▶ Extrait choisi:
+++

Fonds nickel : 600 millions, et après ?

Réuni en milieu de semaine comme prévu, le conseil d’administration du Fonds nickel a acté l’engagement de près de 600 millions de francs pour venir soutenir les entreprises du secteur minier et leurs sous-traitants impactés par une crise sans précédent. Ces mesures, ponctuelles, ne suffiront évidemment pas si les cours devaient durablement rester dans le rouge.

« Sauver l’activité minière et les emplois », la formule est lâchée d’entrée par plusieurs des participants à un conseil d’administration du Fonds nickel attendu de longue date. Les mesures envisagées, qui ne concernent que les entreprises de moins de 500 salariés, sont des deux ordres.

Les premières correspondent à la prise en charge par le Fonds d’une partie des cotisations patronales proportionnellement aux pertes liées à l’activité minière. Elle s’établit à 33 % des charges à compter de 25 % de perte de rémunération et augmentent graduellement jusqu’à 90 % de perte de rémunération par rapport au premier trimestre 2015.

Sont concernés par ces mesures les petits mineurs et rouleurs dont l’activité repose intégralement sur l’extraction ou l’exportation de minerai mais aussi bon nombre de leurs sous-traitants : les entreprises de forage, de minage, les laboratoires d’analyses ou encore différents prestataires tels que les bureaux d’études ou les prestataires en environnement. Pour toutes ces entreprises, la prise en compte des pertes ne concerne évidemment que la part de leur activité liée directement à l’activité minière. Au total, les services de la Nouvelle-Calédonie et le Syndicat des exportateurs de minerai estiment que les entreprises éligibles à ces mesures emploient près de 500 salariés.

Les secondes concernent la prise en charge de travaux environnementaux aux abords des sites miniers, travaux qui pourraient compenser une baisse d’activité sur mine. Sur ce point particulier, la réunion n’a pas permis de préciser exactement la nature ni la localisation des chantiers envisagés même s’il est déjà acté qu’ils concerneront en priorité les communes de Canala, Kouaoua, Houaïlou voire Thio. Il s’agit encore de fixer des priorités en fonction des difficultés spécifiques rencontrées sur chacun des sites miniers concernés. Ce deuxième volet d’action sera tranché d’ici un mois environ à l’occasion d’une nouvelle réunion du conseil d’administration.

Bouffée d’oxygène,
mais pour combien de temps ?

Dans un esprit constructif et d’apaisement, chacun s’est dit satisfait par les mesures envisagées. Les représentants des petits mineurs et des exportateurs ou les sous- traitants du ContraKmine parlent de « bouffée d’oxygène » même s’ils indiquent, à juste titre, que le gouvernement a mis bien trop de temps à mesurer l’ampleur de la crise.

+++

▶ Jeu de données:

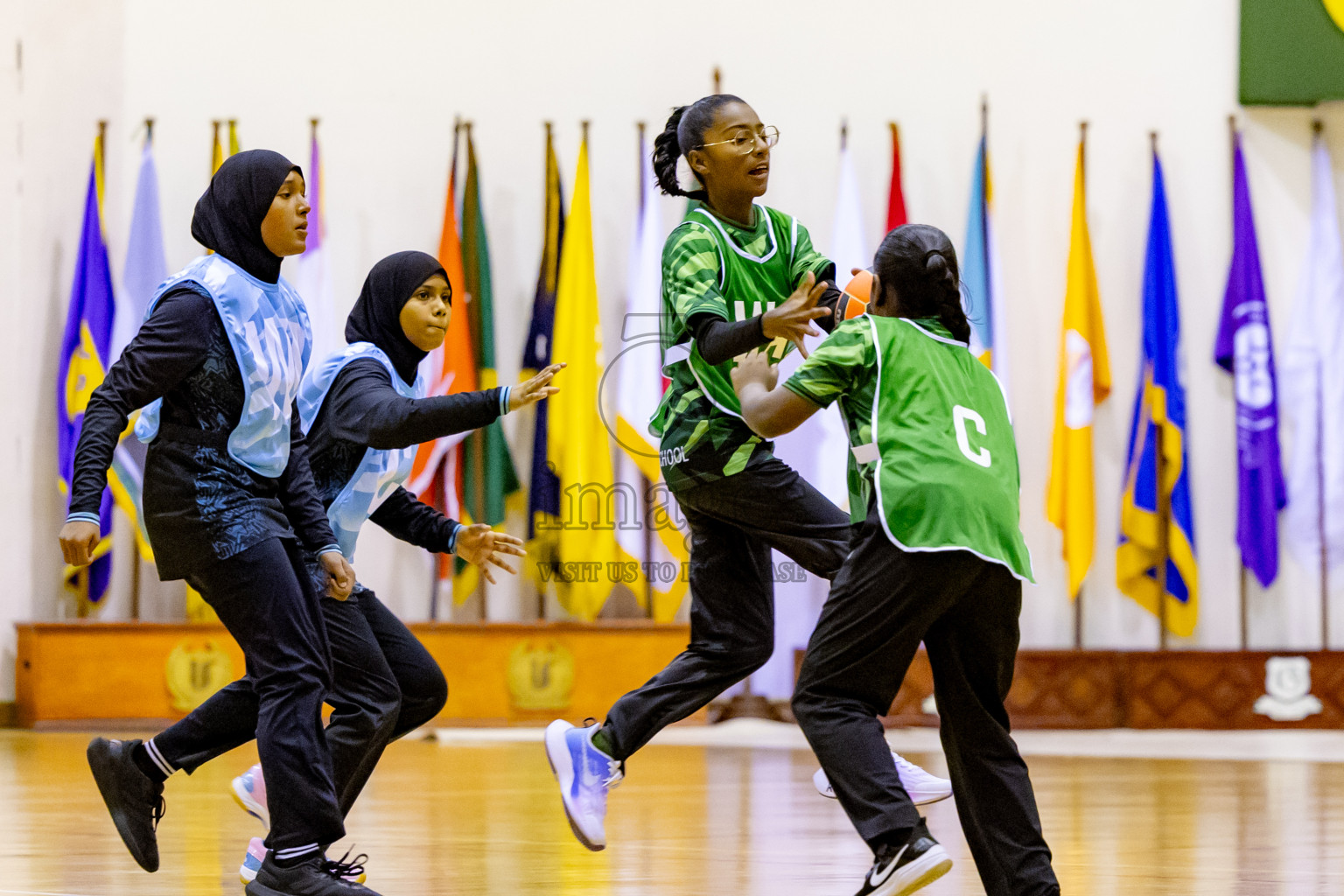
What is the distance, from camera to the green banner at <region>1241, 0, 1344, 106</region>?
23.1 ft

+++

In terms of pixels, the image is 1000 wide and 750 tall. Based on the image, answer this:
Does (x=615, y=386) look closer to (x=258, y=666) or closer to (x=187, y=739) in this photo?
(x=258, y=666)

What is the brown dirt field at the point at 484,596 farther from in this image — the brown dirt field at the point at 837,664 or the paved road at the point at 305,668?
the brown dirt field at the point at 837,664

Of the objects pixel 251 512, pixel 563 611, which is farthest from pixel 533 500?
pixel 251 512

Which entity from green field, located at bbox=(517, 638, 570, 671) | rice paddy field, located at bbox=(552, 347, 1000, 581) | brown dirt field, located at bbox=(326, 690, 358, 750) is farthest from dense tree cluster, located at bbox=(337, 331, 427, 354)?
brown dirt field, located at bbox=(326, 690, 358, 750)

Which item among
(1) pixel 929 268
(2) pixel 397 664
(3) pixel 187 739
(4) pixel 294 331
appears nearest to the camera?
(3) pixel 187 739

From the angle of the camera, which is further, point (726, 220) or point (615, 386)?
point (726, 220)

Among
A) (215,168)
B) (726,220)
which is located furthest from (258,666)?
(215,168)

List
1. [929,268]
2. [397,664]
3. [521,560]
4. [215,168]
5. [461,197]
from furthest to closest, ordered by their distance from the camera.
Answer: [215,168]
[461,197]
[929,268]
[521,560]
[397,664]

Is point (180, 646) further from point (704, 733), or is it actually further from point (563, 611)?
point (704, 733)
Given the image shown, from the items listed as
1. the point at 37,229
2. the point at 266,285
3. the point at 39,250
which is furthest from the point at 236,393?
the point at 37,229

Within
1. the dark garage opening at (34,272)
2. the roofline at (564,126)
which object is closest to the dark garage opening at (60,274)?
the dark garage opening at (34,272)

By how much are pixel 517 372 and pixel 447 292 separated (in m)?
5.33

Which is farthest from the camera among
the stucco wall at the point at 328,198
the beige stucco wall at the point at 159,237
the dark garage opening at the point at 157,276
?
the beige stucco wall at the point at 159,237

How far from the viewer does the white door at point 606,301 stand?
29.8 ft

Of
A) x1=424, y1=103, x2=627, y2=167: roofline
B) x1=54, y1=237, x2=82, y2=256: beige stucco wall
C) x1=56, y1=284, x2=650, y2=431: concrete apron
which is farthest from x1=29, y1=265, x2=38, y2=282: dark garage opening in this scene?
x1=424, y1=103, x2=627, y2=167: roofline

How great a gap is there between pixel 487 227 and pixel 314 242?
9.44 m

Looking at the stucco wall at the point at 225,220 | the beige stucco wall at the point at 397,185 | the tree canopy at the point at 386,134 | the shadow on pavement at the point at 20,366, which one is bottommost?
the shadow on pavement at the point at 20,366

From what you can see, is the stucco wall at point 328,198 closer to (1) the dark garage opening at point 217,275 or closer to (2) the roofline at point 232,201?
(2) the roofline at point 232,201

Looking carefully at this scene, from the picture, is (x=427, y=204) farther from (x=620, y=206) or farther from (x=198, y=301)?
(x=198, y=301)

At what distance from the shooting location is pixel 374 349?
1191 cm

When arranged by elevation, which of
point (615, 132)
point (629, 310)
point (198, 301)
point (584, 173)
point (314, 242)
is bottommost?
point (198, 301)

+++

▶ À faire:
1. Dans l'extrait sur le Fonds nickel, à quelles entreprises les mesures envisagées sont-elles réservées selon leur effectif ?
2. D'après l'extrait sur le Fonds nickel, pourquoi le Fonds prévoit-il de financer des travaux environnementaux aux abords des sites miniers ? Répondez en une à trois phrases.
3. Prolongez l'extrait sur le Fonds nickel en reprenant après sa dernière phrase.
Les données n'ont aucun lien avec l'extrait sur le Fonds nickel.

▶ Réponses attendues:
1. Aux entreprises de moins de 500 salariés.

2. Ces travaux pourraient compenser une baisse d'activité sur mine. Ils s'ajoutent à la prise en charge des cotisations patronales pour soutenir les entreprises minières et leurs sous-traitants touchés par la crise.

3.
Or, c’est justement sur cette question de fond, l’ampleur de la crise, qu’aujourd’hui chacun doit se positionner. Il est clair qu’en refusant de donner suite aux demandes d’exportation formulées en 2015 par la profession, le gouvernement a commis une grave erreur d’appréciation. Comme il est indéniable que les capacités du Fonds nickel, estimées à 2,5 milliards de francs, seront très nettement insuffisantes pour secourir l’ensemble des acteurs du nickel en Nouvelle-Calédonie.

Il convient d’ailleurs de rappeler que les interventions envisagées excluent les entreprises de plus de 500 salariés, comme cela avait été souhaité en 1998 à l’époque de la création de cet outil. Ce qui signifie que les trois grands opérateurs ne sont pas éligibles aux mesures validées cette semaine.

A l’issue du conseil d’administration de mardi, Xavier Gravelat, président du Syndicat des exportateurs de minerai, déclarait : « Le Fonds doit permettre de pérenniser les emplois dans les périodes difficiles. Mais si la crise dure trois ou quatre ans, je crois qu’il n’y aura tout simplement plus d’entreprises minières ou métallurgiques en Nouvelle-Calédonie. Ça, c’est clair. »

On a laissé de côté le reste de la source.